Instructions for the task
The full listing should be transcribed verbatim.

Information given

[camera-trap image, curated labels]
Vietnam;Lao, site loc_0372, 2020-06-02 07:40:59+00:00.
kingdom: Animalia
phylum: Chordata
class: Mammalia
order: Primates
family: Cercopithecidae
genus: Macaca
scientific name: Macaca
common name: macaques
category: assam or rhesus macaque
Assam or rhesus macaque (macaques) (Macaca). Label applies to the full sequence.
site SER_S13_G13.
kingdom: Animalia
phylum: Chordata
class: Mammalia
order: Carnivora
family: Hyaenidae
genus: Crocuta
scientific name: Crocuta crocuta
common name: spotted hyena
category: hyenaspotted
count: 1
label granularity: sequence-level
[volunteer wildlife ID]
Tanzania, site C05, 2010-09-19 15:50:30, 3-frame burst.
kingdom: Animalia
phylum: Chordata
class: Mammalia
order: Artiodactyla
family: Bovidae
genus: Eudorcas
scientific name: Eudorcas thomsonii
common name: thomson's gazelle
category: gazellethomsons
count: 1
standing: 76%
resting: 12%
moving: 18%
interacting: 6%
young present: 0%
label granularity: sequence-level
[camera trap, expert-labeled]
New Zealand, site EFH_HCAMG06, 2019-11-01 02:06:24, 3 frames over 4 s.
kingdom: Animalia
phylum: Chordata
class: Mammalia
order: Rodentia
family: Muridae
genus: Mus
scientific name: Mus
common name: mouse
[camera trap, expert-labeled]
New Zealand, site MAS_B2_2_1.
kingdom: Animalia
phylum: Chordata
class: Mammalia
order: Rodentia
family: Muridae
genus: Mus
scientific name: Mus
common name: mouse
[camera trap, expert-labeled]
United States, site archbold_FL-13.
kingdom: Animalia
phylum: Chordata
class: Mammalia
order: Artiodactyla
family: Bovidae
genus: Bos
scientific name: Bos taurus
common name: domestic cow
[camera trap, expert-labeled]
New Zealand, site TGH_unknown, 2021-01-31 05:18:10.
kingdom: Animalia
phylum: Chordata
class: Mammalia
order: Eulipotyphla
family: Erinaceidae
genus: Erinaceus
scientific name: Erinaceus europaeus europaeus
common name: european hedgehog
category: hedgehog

Answer to the exercise
[camera-trap image, curated labels]
Vietnam;Lao, site loc_0372, 2020-06-02 07:40:59+00:00.
kingdom: Animalia
phylum: Chordata
class: Mammalia
order: Primates
family: Cercopithecidae
genus: Macaca
scientific name: Macaca
common name: macaques
category: assam or rhesus macaque
Assam or rhesus macaque (macaques) (Macaca). Label applies to the full sequence.
site SER_S13_G13.
kingdom: Animalia
phylum: Chordata
class: Mammalia
order: Carnivora
family: Hyaenidae
genus: Crocuta
scientific name: Crocuta crocuta
common name: spotted hyena
category: hyenaspotted
count: 1
label granularity: sequence-level
[volunteer wildlife ID]
Tanzania, site C05, 2010-09-19 15:50:30, 3-frame burst.
kingdom: Animalia
phylum: Chordata
class: Mammalia
order: Artiodactyla
family: Bovidae
genus: Eudorcas
scientific name: Eudorcas thomsonii
common name: thomson's gazelle
category: gazellethomsons
count: 1
standing: 76%
resting: 12%
moving: 18%
interacting: 6%
young present: 0%
label granularity: sequence-level
[camera trap, expert-labeled]
New Zealand, site EFH_HCAMG06, 2019-11-01 02:06:24, 3 frames over 4 s.
kingdom: Animalia
phylum: Chordata
class: Mammalia
order: Rodentia
family: Muridae
genus: Mus
scientific name: Mus
common name: mouse
[camera trap, expert-labeled]
New Zealand, site MAS_B2_2_1.
kingdom: Animalia
phylum: Chordata
class: Mammalia
order: Rodentia
family: Muridae
genus: Mus
scientific name: Mus
common name: mouse
[camera trap, expert-labeled]
United States, site archbold_FL-13.
kingdom: Animalia
phylum: Chordata
class: Mammalia
order: Artiodactyla
family: Bovidae
genus: Bos
scientific name: Bos taurus
common name: domestic cow
[camera trap, expert-labeled]
New Zealand, site TGH_unknown, 2021-01-31 05:18:10.
kingdom: Animalia
phylum: Chordata
class: Mammalia
order: Eulipotyphla
family: Erinaceidae
genus: Erinaceus
scientific name: Erinaceus europaeus europaeus
common name: european hedgehog
category: hedgehog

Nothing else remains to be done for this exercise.